In nonmuscle cells, contraction is regulated primarily by the phosphorylation of the myosin regulatory light chain.
Regulation Pathway: * An increase in cytosolic $Ca^{2+}$ leads to $Ca^{2+}$ binding to a protein called calmodulin. * The $Ca^{2+}$ -calmodulin complex binds to and activates an enzyme called Myosin Light-Chain Kinase (MLCK). * Active MLCK phosphorylates the regulatory light chain of myosin II. * This phosphorylation converts myosin from an inactive state to an active, filament-forming state, enabling contraction in response to signaling cues.

Unconventional myosins differ from Myosin II because they do not form filaments and are not involved in muscle contraction.
They function as cargo transport motors that move along actin filaments toward the plus ( $+$ ) end.

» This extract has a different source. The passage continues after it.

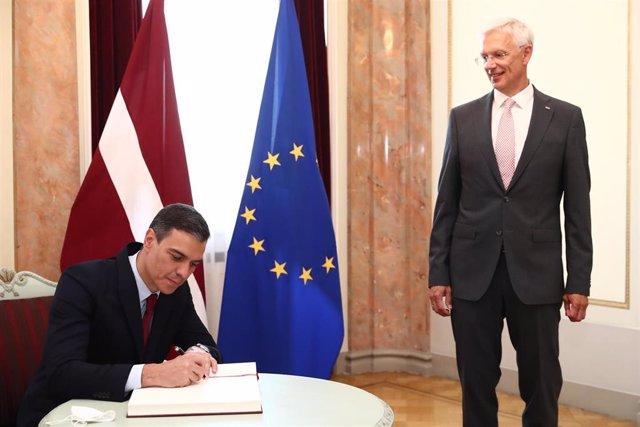 El presidente del Gobierno, Pedro Sánchez, y el primer ministro de Letonia, Arturs Krisjanis Karins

Myosin I: * A single-headed motor with a comparatively short tail. * Uses ATP hydrolysis to move cargoes, such as membrane vesicles, along actin filaments. * Acts as a link between actin filaments and the plasma membrane, assisting in membrane remodeling and endocytosis.
Myosin V: * A two-headed motor that is processive (remains attached for long distances). * Transports larger cargoes including organelles, vesicles, and intermediate filaments toward the plus ends of actin tracks. * Essential for intracellular organization and the distribution of cargo within the cell.